2.4.4.4. Survey Completion[6]
Consented participants entered the survey and saw a brief description of the survey steps, including background questions, patient story, and questions about the patient story. Participants then completed demographic questions, as well as the health literacy screener and the question about their experience with the healthcare system.
We randomly assigned each participant to one of the three patient stories: bad, neutral, or good. We did not alter the order or presentation of any other items. After reading the story, participants completed the three measures in succession: the consideRATE questions, the CANHELP Lite, and the OPENness to Feedback questionnaire. Participants could not take the survey more than once.
The survey was brief, spanning eight screens. It only included the minimum number of questions needed to report results appropriately. We, therefore, did not need to use adaptive questioning. We enabled participants to go back in the survey flow using a back button. We presented survey instruments in their entirety, without splitting them over more than one screen.
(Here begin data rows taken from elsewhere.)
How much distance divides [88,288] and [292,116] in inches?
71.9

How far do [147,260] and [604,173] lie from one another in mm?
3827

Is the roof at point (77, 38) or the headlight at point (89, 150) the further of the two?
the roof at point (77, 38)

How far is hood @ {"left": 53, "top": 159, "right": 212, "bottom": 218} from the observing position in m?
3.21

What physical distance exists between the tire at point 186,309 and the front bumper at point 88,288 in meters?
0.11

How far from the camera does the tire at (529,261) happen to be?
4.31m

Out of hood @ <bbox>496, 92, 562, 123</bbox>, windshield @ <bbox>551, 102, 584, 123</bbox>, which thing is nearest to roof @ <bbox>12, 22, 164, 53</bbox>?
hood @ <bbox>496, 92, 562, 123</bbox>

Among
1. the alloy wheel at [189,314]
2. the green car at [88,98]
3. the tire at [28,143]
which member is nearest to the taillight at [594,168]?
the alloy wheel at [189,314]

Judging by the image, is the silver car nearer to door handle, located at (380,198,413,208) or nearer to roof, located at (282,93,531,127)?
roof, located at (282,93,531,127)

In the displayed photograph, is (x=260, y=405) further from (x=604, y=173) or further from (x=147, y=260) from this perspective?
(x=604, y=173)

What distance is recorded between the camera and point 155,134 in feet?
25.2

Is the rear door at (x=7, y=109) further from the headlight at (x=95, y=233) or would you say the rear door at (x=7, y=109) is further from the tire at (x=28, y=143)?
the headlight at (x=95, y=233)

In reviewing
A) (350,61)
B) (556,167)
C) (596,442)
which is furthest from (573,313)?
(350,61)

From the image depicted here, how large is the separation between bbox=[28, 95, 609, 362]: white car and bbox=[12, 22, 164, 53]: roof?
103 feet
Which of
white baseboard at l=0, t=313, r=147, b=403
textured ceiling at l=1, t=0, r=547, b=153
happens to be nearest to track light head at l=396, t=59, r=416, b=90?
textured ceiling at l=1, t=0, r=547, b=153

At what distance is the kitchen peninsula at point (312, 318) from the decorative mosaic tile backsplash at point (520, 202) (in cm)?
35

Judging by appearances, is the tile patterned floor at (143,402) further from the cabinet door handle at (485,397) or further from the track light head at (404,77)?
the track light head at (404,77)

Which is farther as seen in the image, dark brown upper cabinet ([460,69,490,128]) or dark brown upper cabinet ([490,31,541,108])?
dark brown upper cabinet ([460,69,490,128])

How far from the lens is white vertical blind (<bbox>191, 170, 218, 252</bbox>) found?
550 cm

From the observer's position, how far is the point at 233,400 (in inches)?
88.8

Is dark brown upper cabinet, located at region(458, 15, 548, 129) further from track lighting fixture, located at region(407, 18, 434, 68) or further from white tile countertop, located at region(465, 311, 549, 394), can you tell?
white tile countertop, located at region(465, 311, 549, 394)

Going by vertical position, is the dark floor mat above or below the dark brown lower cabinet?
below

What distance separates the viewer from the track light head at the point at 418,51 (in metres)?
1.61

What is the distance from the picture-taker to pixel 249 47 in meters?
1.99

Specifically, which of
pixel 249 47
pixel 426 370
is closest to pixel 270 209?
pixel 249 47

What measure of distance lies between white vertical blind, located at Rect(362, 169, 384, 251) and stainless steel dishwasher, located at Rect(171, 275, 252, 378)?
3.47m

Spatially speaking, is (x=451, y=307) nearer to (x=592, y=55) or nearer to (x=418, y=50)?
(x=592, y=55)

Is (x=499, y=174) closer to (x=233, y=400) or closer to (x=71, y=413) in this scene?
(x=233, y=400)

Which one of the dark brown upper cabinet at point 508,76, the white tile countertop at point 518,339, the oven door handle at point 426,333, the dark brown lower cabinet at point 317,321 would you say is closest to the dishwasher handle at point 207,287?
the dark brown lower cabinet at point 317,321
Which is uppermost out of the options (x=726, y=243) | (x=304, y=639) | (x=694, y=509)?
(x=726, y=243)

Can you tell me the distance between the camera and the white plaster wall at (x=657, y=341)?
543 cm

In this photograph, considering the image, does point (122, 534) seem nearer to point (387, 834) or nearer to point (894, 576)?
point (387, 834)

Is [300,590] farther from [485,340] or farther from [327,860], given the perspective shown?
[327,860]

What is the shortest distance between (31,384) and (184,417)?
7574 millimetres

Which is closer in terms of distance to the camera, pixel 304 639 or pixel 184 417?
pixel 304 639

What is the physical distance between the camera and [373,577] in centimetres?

After two weeks, we offered all participants an opportunity to retake the survey. They were re-randomized and therefore had a one-third chance of receiving the same story or a two-thirds chance of receiving a different story.
2.4.4.5. Data Protection
We stored our data in a database managed by Qualtrics, which only allows authorized users. Qualtrics protects the data with standard firewalls and IT security procedures.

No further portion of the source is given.